B is that the wing exhibition is long; C is a wing root chord length; M is a variable, is determined that by the x coordinate of putting on the wave m equals to be not less than

Smallest positive integral.

The leading edge of described separation vortex control wing is positioned at 10% place of the local chord length of wing, and this separation vortex control wing is 40% of the local chord length of wing along airfoil chord to width.

At the upper surface of wing, the installation concave surface of separation vortex control wing is arranged from the leading edge of a wing 10% chord length place to the leading edge of a wing 50% place, this concave surface is the inclined-plane along chordwise direction; The degree of depth of this concave surface at leading edge of a wing starting point place is 30% of local wing thickness, and is 0 to the transition of trailing edge directional smoothing, until joining with aerofoil surface is smooth.

At the concave surface starting point place of upper surface of the airfoil, the separation vortex control wing rotating shaft is installed along wing tangential; The separation vortex control wing rotating shaft is fixed in the concave surface of upper surface of the airfoil, and has formed complete airfoil surface jointly by separation vortex control wing and aerofoil surface.

Described separation vortex control wing is fixed on rotating shaft on the wing strengthening rib rotating opening that makes progress around two ends.

At separation vortex control wing leading edge place, the axis hole that cooperates with the separation vortex control wing rotating shaft along the Zhan Xiangyou of separation vortex control wing.

The present invention is based on and separate the whirlpool in Field Flow Numerical Simulation with lee face hole and object plane undaform separation edge, average pressure drag of object (Temporal) that resulting separation whirlpool causes and instantaneous differential pressure resistance (MovingAverage), time dependent numerical result as shown in Figure 7.

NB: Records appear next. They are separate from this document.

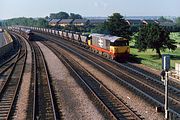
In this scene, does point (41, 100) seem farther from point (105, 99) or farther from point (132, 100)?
point (132, 100)

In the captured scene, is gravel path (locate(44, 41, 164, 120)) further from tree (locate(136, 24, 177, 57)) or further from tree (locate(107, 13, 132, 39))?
tree (locate(107, 13, 132, 39))

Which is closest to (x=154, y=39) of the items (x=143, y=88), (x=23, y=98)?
(x=143, y=88)

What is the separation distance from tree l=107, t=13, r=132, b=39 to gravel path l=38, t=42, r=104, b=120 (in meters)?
34.8

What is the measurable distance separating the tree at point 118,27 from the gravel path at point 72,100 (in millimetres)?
34823

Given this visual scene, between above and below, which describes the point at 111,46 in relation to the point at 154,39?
below

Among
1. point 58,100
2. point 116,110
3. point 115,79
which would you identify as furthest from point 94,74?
point 116,110

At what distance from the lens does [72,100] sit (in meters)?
25.2

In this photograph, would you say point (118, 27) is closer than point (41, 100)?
No

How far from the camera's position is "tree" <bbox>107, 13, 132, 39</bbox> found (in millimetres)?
70981

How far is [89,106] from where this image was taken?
76.1 feet

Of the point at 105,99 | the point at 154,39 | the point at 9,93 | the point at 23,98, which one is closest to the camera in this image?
A: the point at 105,99

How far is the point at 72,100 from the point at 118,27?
47.5m

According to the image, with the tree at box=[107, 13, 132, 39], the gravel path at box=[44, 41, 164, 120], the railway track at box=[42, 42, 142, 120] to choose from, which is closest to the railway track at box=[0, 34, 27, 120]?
the railway track at box=[42, 42, 142, 120]

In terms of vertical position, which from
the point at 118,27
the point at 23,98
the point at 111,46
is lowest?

Among Fig. 7 shown in a curve, when object does not have the lee face hole, its average pressure drag is fluctuation in the middle of 0.3 to 0.6, and the fluctuation range of instantaneous differential pressure resistance is 0.2.Among Fig. 7 shown in the b curve, when same object includes the lee face hole, cavity depth is 0.5 times of lee face height, and its average pressure drag fluctuates in 0.28 ± 0.5 scope, and the fluctuation range of instantaneous differential pressure resistance approximately is 0.1.Among Fig. 7 shown in the c curve, the edge, hole that separates when its body-shedding vortex of same object is trimmed to waveform, the Cycle Length of undaform is 3 times of lee face height, the average pressure drag of object fluctuates in 0.23 ± 0.1 scope, can be approximated to be constant, and the fluctuating range of instantaneous differential pressure resistance is less than 0.05.Therefore, the lee face hole can reduce average pressure drag, also can reduce the fluctuating range of instantaneous differential pressure resistance simultaneously; After the edge, hole that body-shedding vortex is separated was trimmed to waveform, the pressure drag of object can further reduce, and reach 55% with the amplitude that reduces that does not have lee face hole situation to compare average pressure drag, and the fluctuating range of instantaneous differential pressure resistance is very little.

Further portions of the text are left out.